• [Your instructions]
Sum up the mutation testing text in two sentences.

This method requires only your code and the selection of a set of mutation operators. Then you need to apply these operators to the source code one at a time for each applicable statement of the program. The result of applying one mutation operator to the program is called a mutant. The commonly used mutation operators are:

  • Statement deletion, duplication, or insertion
  • Replacement of boolean subexpressions with true and false
  • Replacement of some arithmetic operations with others, e.g. + with *, - with /
  • Replacement of some boolean relations with others, e.g. > with >=, == and <=
  • Replacement of variables with others from the same scope (variable types must be compatible)
  • Remove method body, implemented in Pitest (we will discuss Pitest later)

For example, if you use only the operator that replaces * with / in the following method:

public int multiply(int a, int b) {
return a * b;
}

You will get the nice division method that follows:

public int multiply(int a, int b) {
return a / b;
}

Mutants generated with two or more operators are referred to as higher-order mutants (HOM). We will not discuss HOM Testing in this article but you can find interesting papers on how you can efficiently generate them.

Kill them all

Killing a mutant is an easy process. You only need to run the tests on the mutant. If one of your tests is red you killed it. Otherwise, if all your tests are green the mutant survived.

Once you performed your tests on all the mutants you can compute a mutation score. The mutation score of your tests can be gauged from the percentage of mutants killed. The higher your mutation score is, the more effective your test suite is.

To understand that, let’s imagine that we’ve tested our multiplication method with the following test:

@Test
public void multiplyInts() {
assertEquals(7, multiplicationService.multiply(7, 1));
}

According to code coverage, the multiply method is 100% covered but the mutant which is a divide method will survive. In that case, it will give us a 0% mutation score. Hopefully, we can add a test that multiplies 2 and 3 to have a 100% mutation score.

• [Data lines]
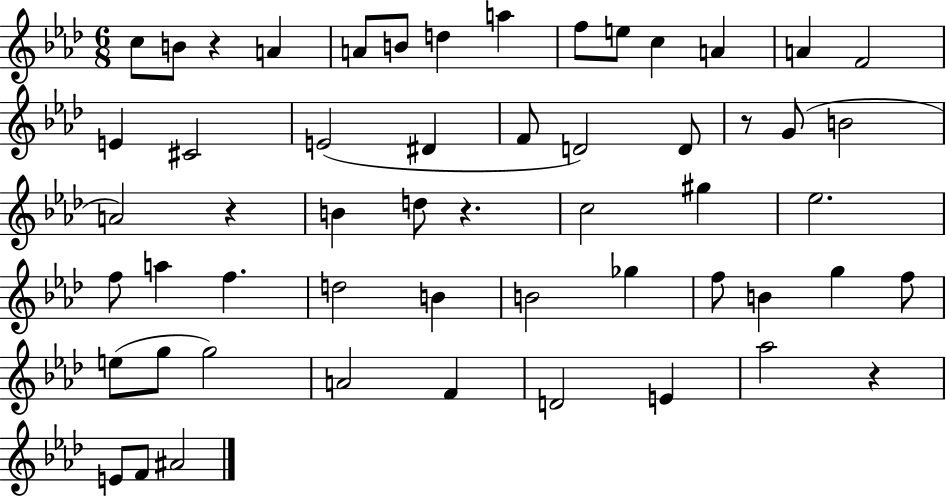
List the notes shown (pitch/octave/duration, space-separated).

C5/e B4/e R/q A4/q A4/e B4/e D5/q A5/q F5/e E5/e C5/q A4/q A4/q F4/h E4/q C#4/h E4/h D#4/q F4/e D4/h D4/e R/e G4/e B4/h A4/h R/q B4/q D5/e R/q. C5/h G#5/q Eb5/h. F5/e A5/q F5/q. D5/h B4/q B4/h Gb5/q F5/e B4/q G5/q F5/e E5/e G5/e G5/h A4/h F4/q D4/h E4/q Ab5/h R/q E4/e F4/e A#4/h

• [Output for this task]
Mutation testing applies chosen mutation operators to the source code one at a time to produce mutants, for example turning a multiply method into a division method by replacing * with /. A mutant is killed when any test fails on it, and the mutation score is the percentage of mutants killed: a test of multiply(7, 1) gives 100% coverage but a 0% score, while adding a test that multiplies 2 and 3 raises the score to 100%.